CHALLENGE: Render everything from the row containing "What is the extent" down to the row containing "3950 inches", both ends included, as a JSON list of strings with one string per line. Skip blank lines and leave the pictures out.

DATA SHOWN:
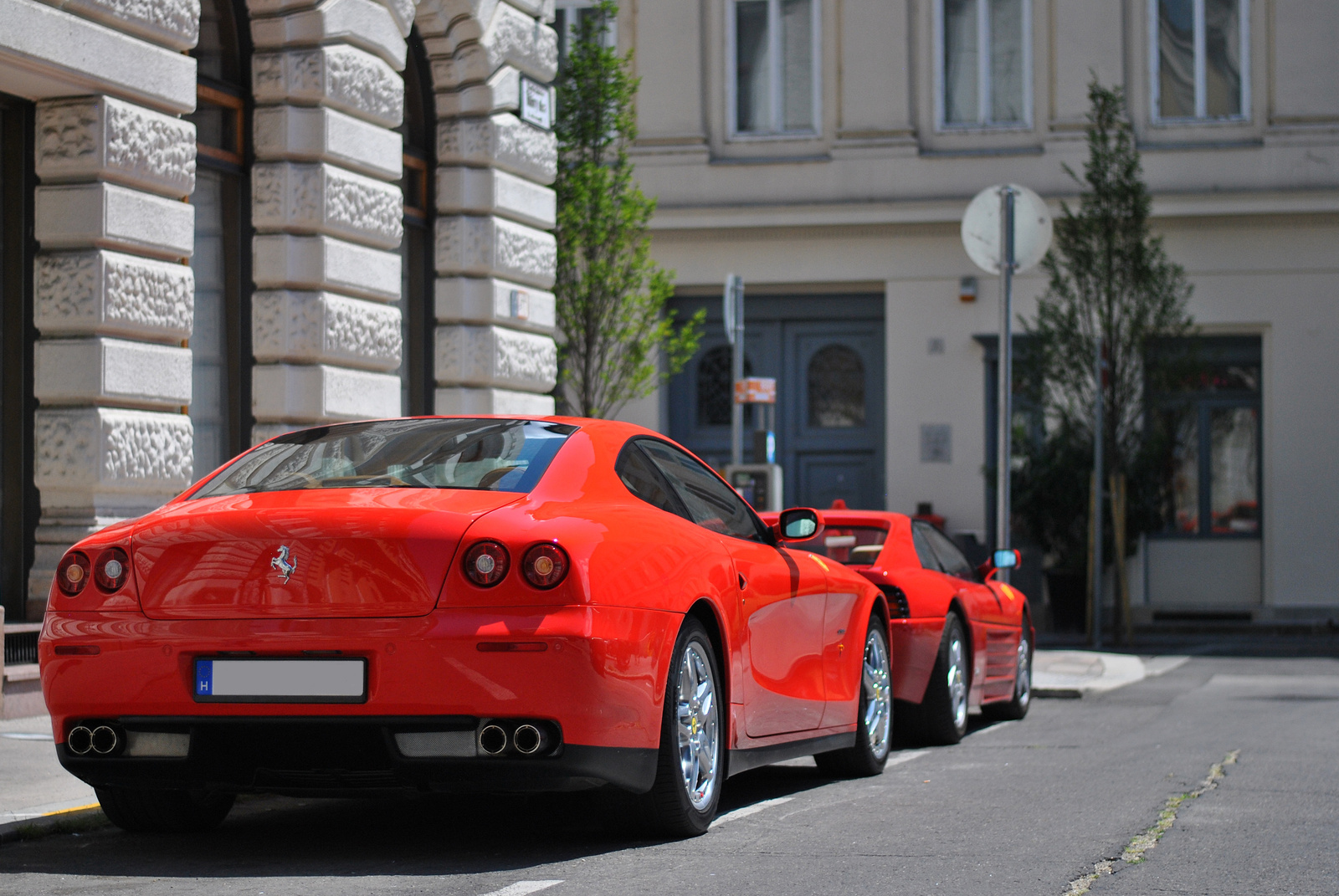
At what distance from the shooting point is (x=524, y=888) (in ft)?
16.1

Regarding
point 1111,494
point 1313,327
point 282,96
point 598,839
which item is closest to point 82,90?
point 282,96

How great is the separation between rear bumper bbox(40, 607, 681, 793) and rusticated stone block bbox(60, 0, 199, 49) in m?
4.98

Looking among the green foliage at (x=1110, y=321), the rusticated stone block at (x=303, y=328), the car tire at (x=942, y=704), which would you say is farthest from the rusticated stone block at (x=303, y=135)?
the green foliage at (x=1110, y=321)

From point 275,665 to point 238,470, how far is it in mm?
1102

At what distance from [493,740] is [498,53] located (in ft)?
29.9

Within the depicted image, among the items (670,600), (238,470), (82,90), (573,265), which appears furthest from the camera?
(573,265)

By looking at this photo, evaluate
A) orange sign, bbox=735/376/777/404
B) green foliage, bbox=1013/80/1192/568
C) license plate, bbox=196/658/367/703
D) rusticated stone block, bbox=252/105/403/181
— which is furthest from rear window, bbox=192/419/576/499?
green foliage, bbox=1013/80/1192/568

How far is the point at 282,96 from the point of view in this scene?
1127cm

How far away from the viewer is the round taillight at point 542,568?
5.20m

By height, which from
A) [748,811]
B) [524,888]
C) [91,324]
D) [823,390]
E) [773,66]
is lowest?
[748,811]

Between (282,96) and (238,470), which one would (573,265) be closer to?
(282,96)

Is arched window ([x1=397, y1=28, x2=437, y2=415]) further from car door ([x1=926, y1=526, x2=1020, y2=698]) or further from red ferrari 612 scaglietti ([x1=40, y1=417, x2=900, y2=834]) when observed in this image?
red ferrari 612 scaglietti ([x1=40, y1=417, x2=900, y2=834])

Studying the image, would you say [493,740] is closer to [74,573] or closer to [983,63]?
[74,573]

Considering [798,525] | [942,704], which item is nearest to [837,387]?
[942,704]
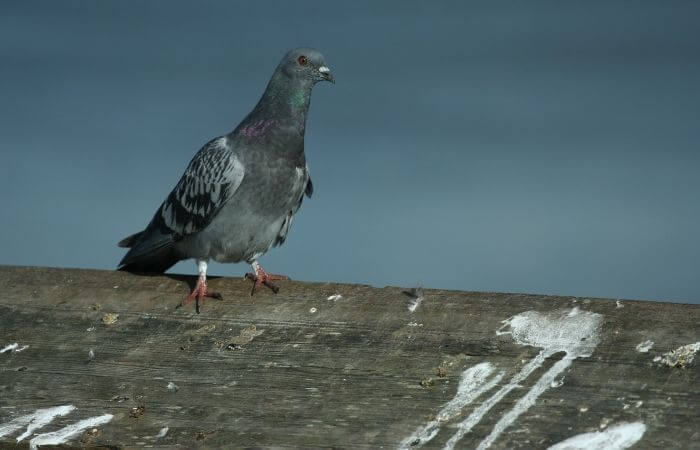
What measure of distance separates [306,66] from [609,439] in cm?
467

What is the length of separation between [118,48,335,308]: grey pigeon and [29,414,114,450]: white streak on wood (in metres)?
2.91

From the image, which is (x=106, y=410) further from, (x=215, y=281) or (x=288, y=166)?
(x=288, y=166)

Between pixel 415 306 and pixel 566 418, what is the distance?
1.38 m

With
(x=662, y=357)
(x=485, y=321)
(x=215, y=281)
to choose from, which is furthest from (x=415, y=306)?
(x=215, y=281)

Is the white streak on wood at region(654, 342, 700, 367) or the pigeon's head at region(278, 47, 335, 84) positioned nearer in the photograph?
the white streak on wood at region(654, 342, 700, 367)

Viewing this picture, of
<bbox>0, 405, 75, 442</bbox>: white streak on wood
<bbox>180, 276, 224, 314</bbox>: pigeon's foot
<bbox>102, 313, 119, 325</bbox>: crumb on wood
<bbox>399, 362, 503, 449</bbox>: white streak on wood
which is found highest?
<bbox>180, 276, 224, 314</bbox>: pigeon's foot

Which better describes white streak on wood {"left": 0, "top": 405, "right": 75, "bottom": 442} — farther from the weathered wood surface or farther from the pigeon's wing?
the pigeon's wing

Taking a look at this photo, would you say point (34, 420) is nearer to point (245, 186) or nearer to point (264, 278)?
point (264, 278)

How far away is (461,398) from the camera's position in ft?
13.3

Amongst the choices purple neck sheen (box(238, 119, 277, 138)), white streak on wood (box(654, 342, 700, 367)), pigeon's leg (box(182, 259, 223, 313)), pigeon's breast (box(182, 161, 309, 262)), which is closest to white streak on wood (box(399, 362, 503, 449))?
white streak on wood (box(654, 342, 700, 367))

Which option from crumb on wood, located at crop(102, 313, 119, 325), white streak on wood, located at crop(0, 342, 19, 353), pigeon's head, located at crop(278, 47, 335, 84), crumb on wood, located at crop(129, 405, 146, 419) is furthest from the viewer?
pigeon's head, located at crop(278, 47, 335, 84)

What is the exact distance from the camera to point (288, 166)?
7.51 m

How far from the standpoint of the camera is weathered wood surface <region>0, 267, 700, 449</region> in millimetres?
3836

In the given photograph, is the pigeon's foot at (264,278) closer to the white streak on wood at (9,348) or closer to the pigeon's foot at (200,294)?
the pigeon's foot at (200,294)
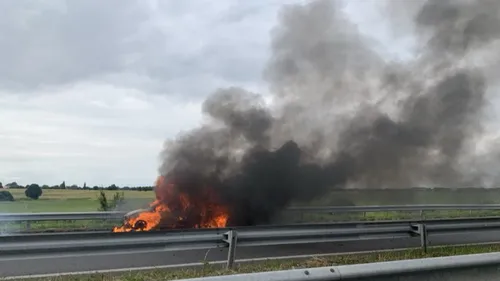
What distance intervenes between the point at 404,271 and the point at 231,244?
5300 millimetres

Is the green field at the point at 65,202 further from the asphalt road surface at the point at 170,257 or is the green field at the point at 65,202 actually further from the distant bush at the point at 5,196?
the asphalt road surface at the point at 170,257

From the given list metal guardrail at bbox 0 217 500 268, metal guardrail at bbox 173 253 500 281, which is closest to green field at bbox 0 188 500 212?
metal guardrail at bbox 0 217 500 268

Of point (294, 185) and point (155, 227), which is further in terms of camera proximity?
point (294, 185)

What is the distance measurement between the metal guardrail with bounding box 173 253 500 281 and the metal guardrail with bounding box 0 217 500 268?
16.5 feet

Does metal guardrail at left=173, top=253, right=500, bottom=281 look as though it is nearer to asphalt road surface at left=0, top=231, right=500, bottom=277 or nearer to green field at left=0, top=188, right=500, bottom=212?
asphalt road surface at left=0, top=231, right=500, bottom=277

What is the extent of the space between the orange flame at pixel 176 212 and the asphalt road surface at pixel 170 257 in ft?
13.7

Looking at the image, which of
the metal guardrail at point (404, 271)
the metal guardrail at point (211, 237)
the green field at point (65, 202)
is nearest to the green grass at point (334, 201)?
the green field at point (65, 202)

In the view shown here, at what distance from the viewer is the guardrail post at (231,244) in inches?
332

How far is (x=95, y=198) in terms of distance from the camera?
21141mm

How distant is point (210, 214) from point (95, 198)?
6.62 metres

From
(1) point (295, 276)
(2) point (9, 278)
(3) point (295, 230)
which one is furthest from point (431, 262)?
(2) point (9, 278)

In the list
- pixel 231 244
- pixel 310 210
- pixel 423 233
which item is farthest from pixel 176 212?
pixel 423 233

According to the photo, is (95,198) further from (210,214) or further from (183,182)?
(210,214)

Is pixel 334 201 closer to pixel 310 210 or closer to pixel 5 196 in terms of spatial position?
pixel 310 210
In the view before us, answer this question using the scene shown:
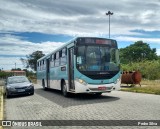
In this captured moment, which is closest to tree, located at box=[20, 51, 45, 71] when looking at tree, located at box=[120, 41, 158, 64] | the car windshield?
tree, located at box=[120, 41, 158, 64]

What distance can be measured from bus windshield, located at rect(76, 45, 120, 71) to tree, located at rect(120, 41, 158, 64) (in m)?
97.6

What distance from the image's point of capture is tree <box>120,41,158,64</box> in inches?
4518

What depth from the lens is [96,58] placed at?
1705cm

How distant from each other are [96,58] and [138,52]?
3950 inches

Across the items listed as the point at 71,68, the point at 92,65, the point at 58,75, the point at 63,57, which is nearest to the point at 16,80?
the point at 58,75

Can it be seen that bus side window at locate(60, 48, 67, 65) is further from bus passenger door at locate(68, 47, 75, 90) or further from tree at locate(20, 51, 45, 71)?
tree at locate(20, 51, 45, 71)

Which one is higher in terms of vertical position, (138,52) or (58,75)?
(138,52)

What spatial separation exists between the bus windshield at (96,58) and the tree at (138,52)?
320 ft

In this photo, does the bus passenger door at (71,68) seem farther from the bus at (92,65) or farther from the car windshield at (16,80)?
the car windshield at (16,80)

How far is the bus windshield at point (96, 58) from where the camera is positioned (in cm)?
1688

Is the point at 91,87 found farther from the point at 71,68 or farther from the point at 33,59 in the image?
the point at 33,59

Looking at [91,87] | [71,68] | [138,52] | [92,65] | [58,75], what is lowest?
[91,87]

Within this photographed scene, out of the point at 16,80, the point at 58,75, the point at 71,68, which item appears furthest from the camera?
the point at 16,80

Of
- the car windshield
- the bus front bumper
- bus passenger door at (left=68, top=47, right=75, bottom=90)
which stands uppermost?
bus passenger door at (left=68, top=47, right=75, bottom=90)
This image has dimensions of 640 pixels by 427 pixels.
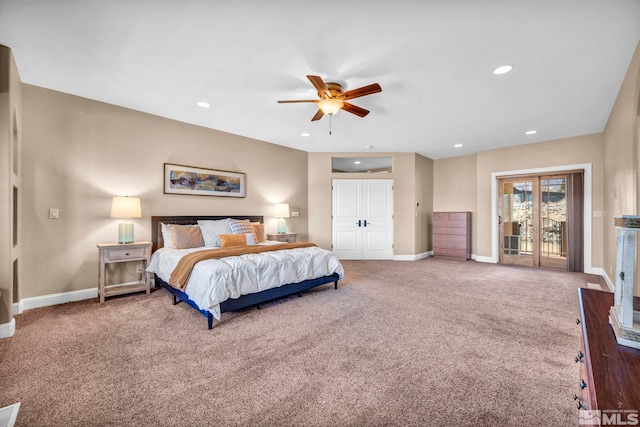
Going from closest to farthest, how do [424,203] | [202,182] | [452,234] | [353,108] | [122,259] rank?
[353,108], [122,259], [202,182], [452,234], [424,203]

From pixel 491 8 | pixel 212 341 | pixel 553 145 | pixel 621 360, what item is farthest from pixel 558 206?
pixel 212 341

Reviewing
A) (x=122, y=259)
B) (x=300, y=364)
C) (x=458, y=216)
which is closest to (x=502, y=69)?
(x=300, y=364)

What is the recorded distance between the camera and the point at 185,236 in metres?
4.11

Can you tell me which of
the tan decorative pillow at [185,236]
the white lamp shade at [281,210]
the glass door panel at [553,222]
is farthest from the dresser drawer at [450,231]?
the tan decorative pillow at [185,236]

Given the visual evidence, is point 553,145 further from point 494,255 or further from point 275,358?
point 275,358

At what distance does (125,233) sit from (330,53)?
3395 millimetres

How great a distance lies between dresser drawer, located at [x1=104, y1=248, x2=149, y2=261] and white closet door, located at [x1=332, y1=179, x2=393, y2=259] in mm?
4042

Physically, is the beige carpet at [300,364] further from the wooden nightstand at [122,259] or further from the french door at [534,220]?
the french door at [534,220]

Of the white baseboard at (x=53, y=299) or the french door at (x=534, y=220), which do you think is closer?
the white baseboard at (x=53, y=299)

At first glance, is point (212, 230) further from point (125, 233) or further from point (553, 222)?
point (553, 222)

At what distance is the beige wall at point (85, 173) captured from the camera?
11.0 feet

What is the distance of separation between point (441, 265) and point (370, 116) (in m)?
3.66

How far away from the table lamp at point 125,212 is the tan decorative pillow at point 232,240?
3.70 ft

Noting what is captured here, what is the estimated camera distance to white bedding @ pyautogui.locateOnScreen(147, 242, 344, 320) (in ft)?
9.17
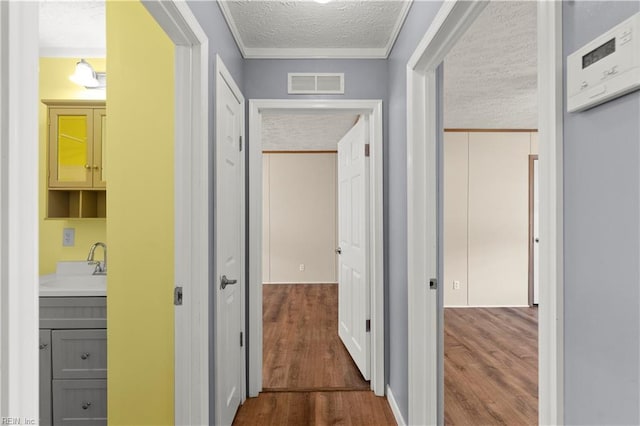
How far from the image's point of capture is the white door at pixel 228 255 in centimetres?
184

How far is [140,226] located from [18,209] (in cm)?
129

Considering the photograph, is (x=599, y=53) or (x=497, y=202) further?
(x=497, y=202)

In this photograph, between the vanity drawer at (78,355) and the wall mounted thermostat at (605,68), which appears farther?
the vanity drawer at (78,355)

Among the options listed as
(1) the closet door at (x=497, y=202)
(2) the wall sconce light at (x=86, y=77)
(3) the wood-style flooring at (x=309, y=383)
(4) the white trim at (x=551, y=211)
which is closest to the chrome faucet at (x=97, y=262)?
(2) the wall sconce light at (x=86, y=77)

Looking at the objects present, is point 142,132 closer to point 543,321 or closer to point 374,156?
point 374,156

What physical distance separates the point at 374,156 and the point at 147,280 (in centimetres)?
164

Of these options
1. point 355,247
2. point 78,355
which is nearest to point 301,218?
point 355,247

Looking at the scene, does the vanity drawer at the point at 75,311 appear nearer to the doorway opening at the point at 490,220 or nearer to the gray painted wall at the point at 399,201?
the gray painted wall at the point at 399,201

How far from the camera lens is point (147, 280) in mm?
1801

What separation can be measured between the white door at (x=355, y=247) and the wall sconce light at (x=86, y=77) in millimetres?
1884

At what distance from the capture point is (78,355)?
6.53 ft

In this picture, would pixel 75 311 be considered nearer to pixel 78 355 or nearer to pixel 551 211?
pixel 78 355

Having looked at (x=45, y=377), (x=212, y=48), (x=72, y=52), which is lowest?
(x=45, y=377)

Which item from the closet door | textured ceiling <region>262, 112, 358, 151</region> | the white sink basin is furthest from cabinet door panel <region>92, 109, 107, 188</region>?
the closet door
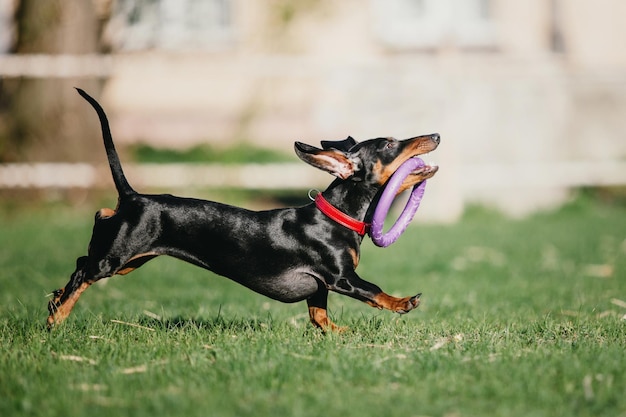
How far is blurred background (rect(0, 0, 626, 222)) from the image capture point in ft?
37.1

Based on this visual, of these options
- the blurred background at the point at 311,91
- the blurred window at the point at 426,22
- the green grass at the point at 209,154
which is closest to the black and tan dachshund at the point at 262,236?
the blurred background at the point at 311,91

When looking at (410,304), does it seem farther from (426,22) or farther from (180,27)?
(426,22)

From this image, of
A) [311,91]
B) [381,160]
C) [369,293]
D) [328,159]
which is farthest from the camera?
[311,91]

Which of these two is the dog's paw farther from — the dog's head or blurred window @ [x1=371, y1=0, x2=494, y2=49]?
blurred window @ [x1=371, y1=0, x2=494, y2=49]

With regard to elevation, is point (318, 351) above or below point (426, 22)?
below

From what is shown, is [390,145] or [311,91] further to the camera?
[311,91]

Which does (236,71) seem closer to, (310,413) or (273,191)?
(273,191)

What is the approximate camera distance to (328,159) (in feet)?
15.0

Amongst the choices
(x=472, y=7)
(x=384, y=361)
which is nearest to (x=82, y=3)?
(x=472, y=7)

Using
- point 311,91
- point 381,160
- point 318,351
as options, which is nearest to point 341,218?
point 381,160

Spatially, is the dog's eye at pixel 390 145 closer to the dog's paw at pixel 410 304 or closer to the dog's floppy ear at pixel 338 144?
the dog's floppy ear at pixel 338 144

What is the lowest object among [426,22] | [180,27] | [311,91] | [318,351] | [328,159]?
[318,351]

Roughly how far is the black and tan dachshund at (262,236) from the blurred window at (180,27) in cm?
915

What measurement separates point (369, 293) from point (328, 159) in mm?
693
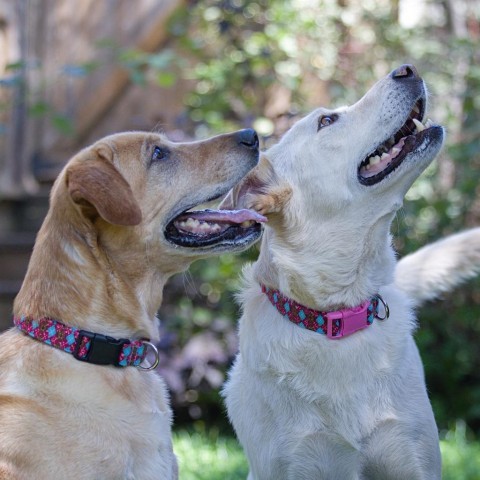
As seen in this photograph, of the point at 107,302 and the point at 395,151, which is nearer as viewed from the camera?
the point at 107,302

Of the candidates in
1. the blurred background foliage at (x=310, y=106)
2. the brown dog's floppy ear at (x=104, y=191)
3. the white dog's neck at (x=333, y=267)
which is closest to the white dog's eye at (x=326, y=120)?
the white dog's neck at (x=333, y=267)

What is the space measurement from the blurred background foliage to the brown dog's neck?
2.79m

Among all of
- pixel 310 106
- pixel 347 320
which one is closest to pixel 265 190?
pixel 347 320

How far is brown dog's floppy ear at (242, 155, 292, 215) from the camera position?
342 centimetres

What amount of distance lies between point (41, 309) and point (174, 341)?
328cm

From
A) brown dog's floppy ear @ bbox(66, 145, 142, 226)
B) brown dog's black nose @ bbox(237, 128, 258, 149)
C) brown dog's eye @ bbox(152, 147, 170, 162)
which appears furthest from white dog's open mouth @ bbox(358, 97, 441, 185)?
brown dog's floppy ear @ bbox(66, 145, 142, 226)

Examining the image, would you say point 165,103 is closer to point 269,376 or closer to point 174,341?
point 174,341

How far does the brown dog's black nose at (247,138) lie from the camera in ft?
11.1

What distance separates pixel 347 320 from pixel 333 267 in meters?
0.22

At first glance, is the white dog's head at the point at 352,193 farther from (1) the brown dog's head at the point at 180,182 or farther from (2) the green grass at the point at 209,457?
(2) the green grass at the point at 209,457

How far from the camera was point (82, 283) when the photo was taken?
3047 millimetres

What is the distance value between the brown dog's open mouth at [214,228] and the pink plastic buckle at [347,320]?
460 millimetres

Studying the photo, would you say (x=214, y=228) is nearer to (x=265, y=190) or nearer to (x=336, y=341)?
(x=265, y=190)

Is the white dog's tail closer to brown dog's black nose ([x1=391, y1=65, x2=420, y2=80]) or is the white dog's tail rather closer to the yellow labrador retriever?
brown dog's black nose ([x1=391, y1=65, x2=420, y2=80])
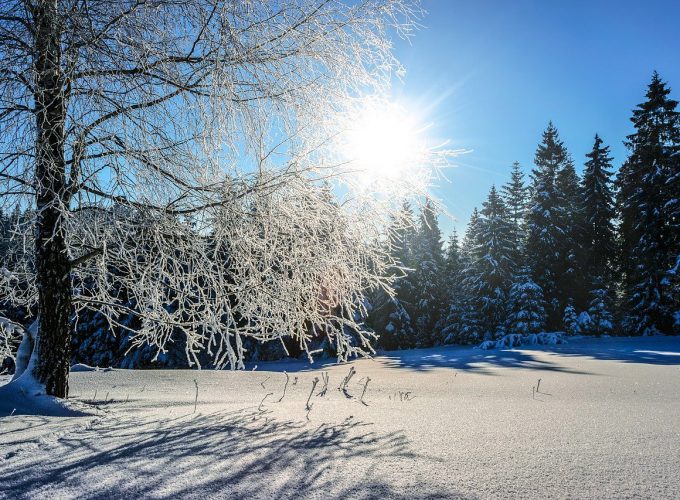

WORKED SOLUTION:
[
  "What is the extent of the space between the orange flame at pixel 176 212 and the asphalt road surface at pixel 170 257 in ft?",
  "13.7",
  "Looking at the image, which of",
  "the metal guardrail at point (404, 271)",
  "the metal guardrail at point (211, 237)",
  "the green field at point (65, 202)",
  "is nearest to the green grass at point (334, 201)?",
  "the green field at point (65, 202)",
  "In the view shown here, at what distance from the viewer is the guardrail post at (231,244) in inches?",
  "332",
  "How far is (x=95, y=198) in terms of distance from the camera?",
  "21141mm",
  "How distant is point (210, 214) from point (95, 198)?",
  "6.62 metres",
  "From",
  "(1) point (295, 276)",
  "(2) point (9, 278)",
  "(3) point (295, 230)",
  "which one is furthest from point (431, 262)?",
  "(2) point (9, 278)",
  "In the list",
  "- pixel 231 244",
  "- pixel 310 210",
  "- pixel 423 233",
  "which item is farthest from pixel 176 212?",
  "pixel 423 233",
  "According to the photo, is (95,198) further from (210,214) or further from (183,182)?",
  "(210,214)",
  "Is pixel 334 201 closer to pixel 310 210 or closer to pixel 5 196 in terms of spatial position?",
  "pixel 310 210",
  "In the view before us, answer this question using the scene shown:",
  "In this captured moment, which is closest to tree, located at box=[20, 51, 45, 71] when looking at tree, located at box=[120, 41, 158, 64] | the car windshield?",
  "tree, located at box=[120, 41, 158, 64]",
  "What distance can be measured from bus windshield, located at rect(76, 45, 120, 71) to tree, located at rect(120, 41, 158, 64) (in m)?",
  "97.6",
  "What distance from the image's point of capture is tree <box>120,41,158,64</box> in inches?",
  "4518",
  "What depth from the lens is [96,58] placed at?",
  "1705cm",
  "How distant from each other are [96,58] and [138,52]?",
  "3950 inches"
]